Music Reviews
Charmer

Aimee Mann Charmer

(SuperEgo) Rating - 5/10

I know a lot of fans of independent acts always ask themselves and their likeminded friends why the bands they think are amazing don’t receive the popular praise they rightfully deserve. Pavement is always my first example, Cut Your Hair and Gold Soundz are perfect pop hits that never were as big as they should be. My second example is always Aimee Mann. Wistful yet upbeat, nice to listen to, I can think of no reason why everyone hasn’t heard of her. Oscar nominations and making consistently good/great albums hasn’t helped her widespread recognition too much either. So now Charmer is released, will this album be the breakthrough? I doubt it.

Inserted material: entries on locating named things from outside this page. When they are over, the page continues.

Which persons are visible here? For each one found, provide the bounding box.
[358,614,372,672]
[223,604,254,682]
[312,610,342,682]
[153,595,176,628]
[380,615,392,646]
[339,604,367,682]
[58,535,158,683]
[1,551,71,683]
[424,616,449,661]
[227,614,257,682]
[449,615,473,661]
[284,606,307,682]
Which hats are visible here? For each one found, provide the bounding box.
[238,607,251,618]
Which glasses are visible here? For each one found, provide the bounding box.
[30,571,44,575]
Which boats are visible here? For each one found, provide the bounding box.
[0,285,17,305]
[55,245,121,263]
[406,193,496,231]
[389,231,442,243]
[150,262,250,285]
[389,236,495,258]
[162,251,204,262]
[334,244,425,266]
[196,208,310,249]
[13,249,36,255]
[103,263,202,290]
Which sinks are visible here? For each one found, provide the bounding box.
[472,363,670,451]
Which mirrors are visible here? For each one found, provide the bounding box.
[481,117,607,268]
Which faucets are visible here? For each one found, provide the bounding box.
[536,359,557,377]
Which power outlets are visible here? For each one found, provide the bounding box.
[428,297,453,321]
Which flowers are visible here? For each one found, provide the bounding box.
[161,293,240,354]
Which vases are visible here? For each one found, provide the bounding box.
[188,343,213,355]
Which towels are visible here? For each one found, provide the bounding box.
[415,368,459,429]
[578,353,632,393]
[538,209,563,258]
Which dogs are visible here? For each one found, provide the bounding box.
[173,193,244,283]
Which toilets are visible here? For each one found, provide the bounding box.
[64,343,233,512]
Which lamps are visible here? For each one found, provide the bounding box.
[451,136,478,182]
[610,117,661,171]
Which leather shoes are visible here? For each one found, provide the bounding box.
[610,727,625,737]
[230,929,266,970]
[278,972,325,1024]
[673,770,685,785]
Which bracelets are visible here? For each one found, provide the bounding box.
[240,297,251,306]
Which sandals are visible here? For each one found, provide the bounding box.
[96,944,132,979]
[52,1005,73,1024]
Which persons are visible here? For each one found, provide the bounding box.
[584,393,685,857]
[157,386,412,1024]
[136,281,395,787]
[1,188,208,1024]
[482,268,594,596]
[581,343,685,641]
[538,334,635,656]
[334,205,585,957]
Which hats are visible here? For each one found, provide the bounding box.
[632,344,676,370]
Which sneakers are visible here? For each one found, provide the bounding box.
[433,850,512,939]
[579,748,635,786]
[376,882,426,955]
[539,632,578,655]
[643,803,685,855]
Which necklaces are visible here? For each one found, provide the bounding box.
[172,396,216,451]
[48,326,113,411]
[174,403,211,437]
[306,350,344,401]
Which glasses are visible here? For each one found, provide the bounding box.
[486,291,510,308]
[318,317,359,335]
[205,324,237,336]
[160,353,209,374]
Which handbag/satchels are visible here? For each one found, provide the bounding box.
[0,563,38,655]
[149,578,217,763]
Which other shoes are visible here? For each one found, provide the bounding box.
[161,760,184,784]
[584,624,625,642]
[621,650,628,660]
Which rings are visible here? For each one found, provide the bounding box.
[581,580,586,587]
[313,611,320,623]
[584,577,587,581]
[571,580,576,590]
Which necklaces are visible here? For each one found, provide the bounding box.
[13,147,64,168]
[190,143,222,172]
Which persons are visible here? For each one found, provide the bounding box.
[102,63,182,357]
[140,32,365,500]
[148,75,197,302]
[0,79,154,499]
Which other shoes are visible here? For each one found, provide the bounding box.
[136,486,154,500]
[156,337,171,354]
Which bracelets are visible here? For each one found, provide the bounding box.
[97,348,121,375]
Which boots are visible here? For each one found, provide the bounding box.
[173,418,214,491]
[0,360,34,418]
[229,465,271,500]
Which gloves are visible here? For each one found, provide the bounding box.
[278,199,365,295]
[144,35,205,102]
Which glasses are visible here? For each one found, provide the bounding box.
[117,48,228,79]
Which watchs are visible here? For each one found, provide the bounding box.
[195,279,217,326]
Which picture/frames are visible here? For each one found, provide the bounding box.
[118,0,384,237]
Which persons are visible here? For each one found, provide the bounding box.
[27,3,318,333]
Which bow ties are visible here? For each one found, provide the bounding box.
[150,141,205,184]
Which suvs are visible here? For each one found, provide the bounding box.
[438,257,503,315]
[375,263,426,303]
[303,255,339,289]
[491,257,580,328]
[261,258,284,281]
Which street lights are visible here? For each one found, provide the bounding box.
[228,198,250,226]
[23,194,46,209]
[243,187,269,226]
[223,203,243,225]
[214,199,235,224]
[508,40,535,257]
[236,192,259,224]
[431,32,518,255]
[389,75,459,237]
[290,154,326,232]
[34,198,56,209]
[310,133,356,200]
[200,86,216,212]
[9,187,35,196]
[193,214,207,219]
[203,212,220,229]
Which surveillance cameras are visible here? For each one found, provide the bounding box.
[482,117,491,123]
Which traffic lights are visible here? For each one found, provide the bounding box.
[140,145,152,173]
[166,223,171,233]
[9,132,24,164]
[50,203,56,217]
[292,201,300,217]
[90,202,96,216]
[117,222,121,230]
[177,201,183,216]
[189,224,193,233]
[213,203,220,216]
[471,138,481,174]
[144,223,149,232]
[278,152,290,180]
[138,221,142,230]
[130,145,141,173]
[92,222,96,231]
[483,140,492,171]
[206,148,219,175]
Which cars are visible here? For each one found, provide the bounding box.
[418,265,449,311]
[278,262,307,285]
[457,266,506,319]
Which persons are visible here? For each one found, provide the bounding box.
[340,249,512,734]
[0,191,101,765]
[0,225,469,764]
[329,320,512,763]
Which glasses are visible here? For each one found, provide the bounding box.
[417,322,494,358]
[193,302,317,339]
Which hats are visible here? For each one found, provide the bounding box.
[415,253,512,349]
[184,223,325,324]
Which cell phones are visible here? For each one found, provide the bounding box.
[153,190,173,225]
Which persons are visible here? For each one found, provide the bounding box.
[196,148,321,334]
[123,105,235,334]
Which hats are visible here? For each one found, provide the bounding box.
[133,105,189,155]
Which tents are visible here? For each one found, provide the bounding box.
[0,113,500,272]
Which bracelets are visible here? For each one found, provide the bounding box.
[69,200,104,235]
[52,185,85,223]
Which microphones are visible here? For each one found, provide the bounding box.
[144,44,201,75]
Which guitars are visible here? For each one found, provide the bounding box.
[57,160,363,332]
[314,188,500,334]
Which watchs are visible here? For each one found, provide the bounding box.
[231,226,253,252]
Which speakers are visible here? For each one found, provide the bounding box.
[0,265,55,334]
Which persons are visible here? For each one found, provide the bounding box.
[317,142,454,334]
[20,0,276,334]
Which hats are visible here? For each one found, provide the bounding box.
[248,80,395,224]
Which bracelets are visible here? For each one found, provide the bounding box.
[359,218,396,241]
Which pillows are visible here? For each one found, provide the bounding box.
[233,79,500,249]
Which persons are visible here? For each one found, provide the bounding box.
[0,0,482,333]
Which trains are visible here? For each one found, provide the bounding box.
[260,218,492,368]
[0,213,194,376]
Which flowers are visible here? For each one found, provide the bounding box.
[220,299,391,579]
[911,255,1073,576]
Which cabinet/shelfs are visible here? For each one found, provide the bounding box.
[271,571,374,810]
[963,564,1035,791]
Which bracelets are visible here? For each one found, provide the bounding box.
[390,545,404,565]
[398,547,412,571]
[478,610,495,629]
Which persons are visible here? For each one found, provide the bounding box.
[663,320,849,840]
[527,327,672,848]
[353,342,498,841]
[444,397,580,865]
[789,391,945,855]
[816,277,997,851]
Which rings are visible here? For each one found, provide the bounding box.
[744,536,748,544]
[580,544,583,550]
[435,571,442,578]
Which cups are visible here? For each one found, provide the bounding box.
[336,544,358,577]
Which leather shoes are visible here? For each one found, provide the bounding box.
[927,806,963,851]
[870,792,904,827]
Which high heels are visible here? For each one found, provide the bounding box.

It’s more of the same really. And that’s not to say the archetypal Aimee Mann song isn’t good, but it’s just that some degree of change or musical evolution is expected through your career. That sounds so pretentious and I’m not expecting everyone to be Talking Heads or Radiohead but seven studio albums in you cannot release a new album of the same songs. The tracks on Charmer definitely struggle to shine. They’re not bad. They’re very… easy. @#%&*!Smilers had standout tracks, particularly 31 Today, Bachelor No. 2 had Red Vines, songs that you could imagine being on every radio station, loved by everyone, and above all, sounded different to the other tracks. Charmer singularly caters for the BBC Radio 2 audience (I’m sorry, I don’t know the American equivalent). All of Charmer evokes the steering wheel tapping sort of people, those who want a nice little tune to listen to on the way to their office job. Which, as I’m constantly saying, is not a terrible thing; it’s just a bit uninspiring.

The hard-core Aimee Mann fans will find a lot to like in Charmer. Songs lilt and you’ll hum along to refrains; most songs centre around a repeated sentence from the chorus which, while slightly formulaic, brings about this feeling of familiarity on repeated listens. The typical pop song focus of lost love, broken relationships and trying to run back to your ex are all there. And not in a cryptic, subtle way, it’s the overarching theme that dominates the album. I mean, one of the songs is called Living A Lie, a duet between Mann and James Mercer (it makes me chuckle that on iTunes the Gracenote software lists him as James Mercer of the Shins). And the two are a good match but there’s no tension that turns a male/female duet into something interesting. I’m sure the two characters living the lie in the song will just say oh well at the end and move on. That pretty much sums up each song. There are basic human feelings but I don’t particularly care about anyone involved, and that’s the same feeling I get when I hear One Direction or Bruno Mars singing about how they think their girlfriends are amazing. Which nicely leads me onto the irony of this album.

It’s full of tracks that don’t blow away you away yet so it won’t be the long overdue breakthrough album, but everything I think about this album is everything I think about indie-schmindie pop songs. So it doesn’t really work for either audience it aspires to please, and I’m left feeling a bit bored. Sigh.